═══ LISTED RECORDS
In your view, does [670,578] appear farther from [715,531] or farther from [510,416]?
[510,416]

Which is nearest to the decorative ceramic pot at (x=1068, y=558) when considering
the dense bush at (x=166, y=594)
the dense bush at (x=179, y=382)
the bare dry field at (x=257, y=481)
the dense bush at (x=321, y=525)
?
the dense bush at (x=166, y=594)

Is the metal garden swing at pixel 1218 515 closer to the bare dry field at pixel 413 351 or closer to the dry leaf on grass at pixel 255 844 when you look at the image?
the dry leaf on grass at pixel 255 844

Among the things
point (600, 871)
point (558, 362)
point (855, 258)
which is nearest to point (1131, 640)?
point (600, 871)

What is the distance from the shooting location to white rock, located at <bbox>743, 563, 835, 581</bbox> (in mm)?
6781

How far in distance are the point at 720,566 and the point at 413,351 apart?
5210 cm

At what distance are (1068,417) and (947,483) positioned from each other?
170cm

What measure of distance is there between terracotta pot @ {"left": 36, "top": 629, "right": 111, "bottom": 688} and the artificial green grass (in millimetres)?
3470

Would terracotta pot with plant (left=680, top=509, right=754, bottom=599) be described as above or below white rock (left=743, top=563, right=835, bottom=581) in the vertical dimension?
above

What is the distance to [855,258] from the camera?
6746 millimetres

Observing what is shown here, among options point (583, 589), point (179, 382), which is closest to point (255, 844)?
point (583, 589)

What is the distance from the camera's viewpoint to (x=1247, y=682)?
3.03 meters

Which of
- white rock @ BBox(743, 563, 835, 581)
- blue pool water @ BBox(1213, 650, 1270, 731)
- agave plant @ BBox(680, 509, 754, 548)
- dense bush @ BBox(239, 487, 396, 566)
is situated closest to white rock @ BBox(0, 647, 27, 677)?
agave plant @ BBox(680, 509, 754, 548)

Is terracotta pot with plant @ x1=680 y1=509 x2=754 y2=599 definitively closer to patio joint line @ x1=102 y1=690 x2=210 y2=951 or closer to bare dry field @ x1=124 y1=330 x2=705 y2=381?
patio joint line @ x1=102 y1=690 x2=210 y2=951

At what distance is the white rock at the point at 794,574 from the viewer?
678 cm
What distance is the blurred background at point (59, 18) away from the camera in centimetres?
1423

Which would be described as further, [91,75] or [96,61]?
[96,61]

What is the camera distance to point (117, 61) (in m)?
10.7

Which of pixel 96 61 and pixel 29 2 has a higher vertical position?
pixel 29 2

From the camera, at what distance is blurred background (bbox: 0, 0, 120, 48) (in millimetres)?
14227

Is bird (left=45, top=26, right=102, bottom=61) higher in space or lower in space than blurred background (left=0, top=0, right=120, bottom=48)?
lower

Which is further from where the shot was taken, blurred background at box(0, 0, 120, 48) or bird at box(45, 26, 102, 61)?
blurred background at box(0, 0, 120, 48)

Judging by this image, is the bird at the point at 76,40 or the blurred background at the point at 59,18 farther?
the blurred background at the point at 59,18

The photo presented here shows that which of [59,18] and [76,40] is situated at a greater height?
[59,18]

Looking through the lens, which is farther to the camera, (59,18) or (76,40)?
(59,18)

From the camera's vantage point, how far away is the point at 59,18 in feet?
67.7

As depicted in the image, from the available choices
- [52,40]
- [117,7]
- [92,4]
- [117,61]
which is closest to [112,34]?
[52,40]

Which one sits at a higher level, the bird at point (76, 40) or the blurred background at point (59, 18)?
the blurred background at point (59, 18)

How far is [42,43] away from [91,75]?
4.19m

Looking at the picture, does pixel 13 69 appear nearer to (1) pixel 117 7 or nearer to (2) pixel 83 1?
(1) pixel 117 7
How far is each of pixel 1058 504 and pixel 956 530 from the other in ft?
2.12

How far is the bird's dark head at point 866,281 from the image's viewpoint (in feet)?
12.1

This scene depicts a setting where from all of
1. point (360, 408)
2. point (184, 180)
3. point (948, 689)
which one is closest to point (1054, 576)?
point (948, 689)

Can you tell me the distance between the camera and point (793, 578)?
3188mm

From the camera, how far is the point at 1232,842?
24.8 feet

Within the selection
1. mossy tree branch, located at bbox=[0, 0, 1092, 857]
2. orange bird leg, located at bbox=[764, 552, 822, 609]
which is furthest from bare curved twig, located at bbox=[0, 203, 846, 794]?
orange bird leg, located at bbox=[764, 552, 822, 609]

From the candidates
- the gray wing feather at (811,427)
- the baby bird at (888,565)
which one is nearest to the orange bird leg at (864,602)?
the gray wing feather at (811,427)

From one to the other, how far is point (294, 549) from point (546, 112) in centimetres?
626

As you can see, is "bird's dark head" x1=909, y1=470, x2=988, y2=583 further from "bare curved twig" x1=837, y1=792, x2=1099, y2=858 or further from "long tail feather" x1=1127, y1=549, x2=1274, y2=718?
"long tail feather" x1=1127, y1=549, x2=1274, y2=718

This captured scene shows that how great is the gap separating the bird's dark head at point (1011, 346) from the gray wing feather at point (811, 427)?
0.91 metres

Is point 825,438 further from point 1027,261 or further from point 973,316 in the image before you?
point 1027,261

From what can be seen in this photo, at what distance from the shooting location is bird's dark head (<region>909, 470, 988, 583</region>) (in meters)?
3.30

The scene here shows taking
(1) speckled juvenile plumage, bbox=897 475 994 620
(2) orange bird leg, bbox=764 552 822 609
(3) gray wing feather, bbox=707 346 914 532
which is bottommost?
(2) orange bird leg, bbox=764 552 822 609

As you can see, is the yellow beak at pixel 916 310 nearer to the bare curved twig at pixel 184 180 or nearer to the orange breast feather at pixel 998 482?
══════
### WHAT THE TASK ASKS:
Rewrite all the rows above as a numbered list, one item per non-blank line, and drop the blank lines.

### RESPONSE TO THE EXERCISE:
1. In your view, does [670,578] appear farther from [715,531] or farther from [510,416]?
2. [510,416]
3. Which is nearest to the decorative ceramic pot at (x=1068, y=558) when considering
4. the dense bush at (x=166, y=594)
5. the dense bush at (x=179, y=382)
6. the bare dry field at (x=257, y=481)
7. the dense bush at (x=321, y=525)
8. ?
9. the dense bush at (x=166, y=594)
10. Is the metal garden swing at pixel 1218 515 closer to the bare dry field at pixel 413 351 or closer to the dry leaf on grass at pixel 255 844 when you look at the image?
11. the dry leaf on grass at pixel 255 844
12. Among the things
13. point (600, 871)
14. point (558, 362)
15. point (855, 258)
16. which is nearest to point (1131, 640)?
17. point (600, 871)
18. What is the distance from the shooting location to white rock, located at <bbox>743, 563, 835, 581</bbox> (in mm)?
19. 6781
20. How far in distance are the point at 720,566 and the point at 413,351 apart?
21. 5210 cm
22. At what distance are (1068,417) and (947,483) positioned from each other?
23. 170cm
24. What measure of distance is there between terracotta pot @ {"left": 36, "top": 629, "right": 111, "bottom": 688} and the artificial green grass (in millimetres)?
25. 3470
26. Would terracotta pot with plant (left=680, top=509, right=754, bottom=599) be described as above or below white rock (left=743, top=563, right=835, bottom=581) in the vertical dimension?
27. above
28. What is the distance to [855,258] from the camera?
29. 6746 millimetres
30. Observing what is shown here, among options point (583, 589), point (179, 382), which is closest to point (255, 844)?
31. point (583, 589)
32. What is the distance from the camera's viewpoint to (x=1247, y=682)?
33. 3.03 meters
34. Which of
35. - white rock @ BBox(743, 563, 835, 581)
36. - blue pool water @ BBox(1213, 650, 1270, 731)
37. - agave plant @ BBox(680, 509, 754, 548)
38. - dense bush @ BBox(239, 487, 396, 566)
39. is situated closest to white rock @ BBox(0, 647, 27, 677)?
40. agave plant @ BBox(680, 509, 754, 548)
41. Is terracotta pot with plant @ x1=680 y1=509 x2=754 y2=599 definitively closer to patio joint line @ x1=102 y1=690 x2=210 y2=951 or closer to bare dry field @ x1=124 y1=330 x2=705 y2=381?
42. patio joint line @ x1=102 y1=690 x2=210 y2=951
43. At what distance is the white rock at the point at 794,574 from the viewer?
44. 678 cm
45. What distance is the blurred background at point (59, 18) away from the camera in centimetres?
46. 1423
47. Which would be described as further, [91,75] or [96,61]?
48. [96,61]
49. What is the camera distance to point (117, 61) (in m)?
50. 10.7
51. Which of pixel 96 61 and pixel 29 2 has a higher vertical position?
52. pixel 29 2
53. From the camera, at what distance is blurred background (bbox: 0, 0, 120, 48) (in millimetres)?
54. 14227
55. Is bird (left=45, top=26, right=102, bottom=61) higher in space or lower in space than blurred background (left=0, top=0, right=120, bottom=48)?
56. lower
57. Which is further from where the shot was taken, blurred background at box(0, 0, 120, 48) or bird at box(45, 26, 102, 61)?
58. blurred background at box(0, 0, 120, 48)
59. Judging by this image, is the bird at the point at 76,40 or the blurred background at the point at 59,18 farther?
60. the blurred background at the point at 59,18
61. The photo presented here shows that which of [59,18] and [76,40] is situated at a greater height?
62. [59,18]
63. Looking through the lens, which is farther to the camera, (59,18) or (76,40)?
64. (59,18)
65. From the camera's vantage point, how far away is the point at 59,18 in feet?
66. 67.7
67. As depicted in the image, from the available choices
68. - [52,40]
69. - [117,7]
70. - [92,4]
71. - [117,61]
72. which is closest to [112,34]?
73. [52,40]
74. Which one sits at a higher level, the bird at point (76, 40) or the blurred background at point (59, 18)?
75. the blurred background at point (59, 18)
76. How far is [42,43] away from [91,75]?
77. 4.19m
78. Looking at the picture, does pixel 13 69 appear nearer to (1) pixel 117 7 or nearer to (2) pixel 83 1?
79. (1) pixel 117 7
80. How far is each of pixel 1058 504 and pixel 956 530 from the other in ft?
81. 2.12
82. How far is the bird's dark head at point 866,281 from the image's viewpoint (in feet)?
83. 12.1
84. This scene depicts a setting where from all of
85. 1. point (360, 408)
86. 2. point (184, 180)
87. 3. point (948, 689)
88. which one is closest to point (1054, 576)?
89. point (948, 689)
90. Can you tell me the distance between the camera and point (793, 578)?
91. 3188mm
92. From the camera, how far is the point at 1232,842?
93. 24.8 feet
94. Within the selection
95. 1. mossy tree branch, located at bbox=[0, 0, 1092, 857]
96. 2. orange bird leg, located at bbox=[764, 552, 822, 609]
97. which is furthest from bare curved twig, located at bbox=[0, 203, 846, 794]?
98. orange bird leg, located at bbox=[764, 552, 822, 609]
99. From the candidates
100. - the gray wing feather at (811,427)
101. - the baby bird at (888,565)
102. which one is nearest to the orange bird leg at (864,602)?
103. the gray wing feather at (811,427)
104. From one to the other, how far is point (294, 549) from point (546, 112) in centimetres?
105. 626
106. As you can see, is "bird's dark head" x1=909, y1=470, x2=988, y2=583 further from "bare curved twig" x1=837, y1=792, x2=1099, y2=858 or further from "long tail feather" x1=1127, y1=549, x2=1274, y2=718?
107. "long tail feather" x1=1127, y1=549, x2=1274, y2=718
108. This captured scene shows that how great is the gap separating the bird's dark head at point (1011, 346) from the gray wing feather at point (811, 427)?
109. 0.91 metres
110. Is point 825,438 further from point 1027,261 or further from point 973,316 in the image before you?
111. point 1027,261
112. From what can be seen in this photo, at what distance from the shooting location is bird's dark head (<region>909, 470, 988, 583</region>) (in meters)?
113. 3.30
114. The scene here shows taking
115. (1) speckled juvenile plumage, bbox=897 475 994 620
116. (2) orange bird leg, bbox=764 552 822 609
117. (3) gray wing feather, bbox=707 346 914 532
118. which is bottommost?
119. (2) orange bird leg, bbox=764 552 822 609
120. As you can see, is the yellow beak at pixel 916 310 nearer to the bare curved twig at pixel 184 180 or nearer to the orange breast feather at pixel 998 482?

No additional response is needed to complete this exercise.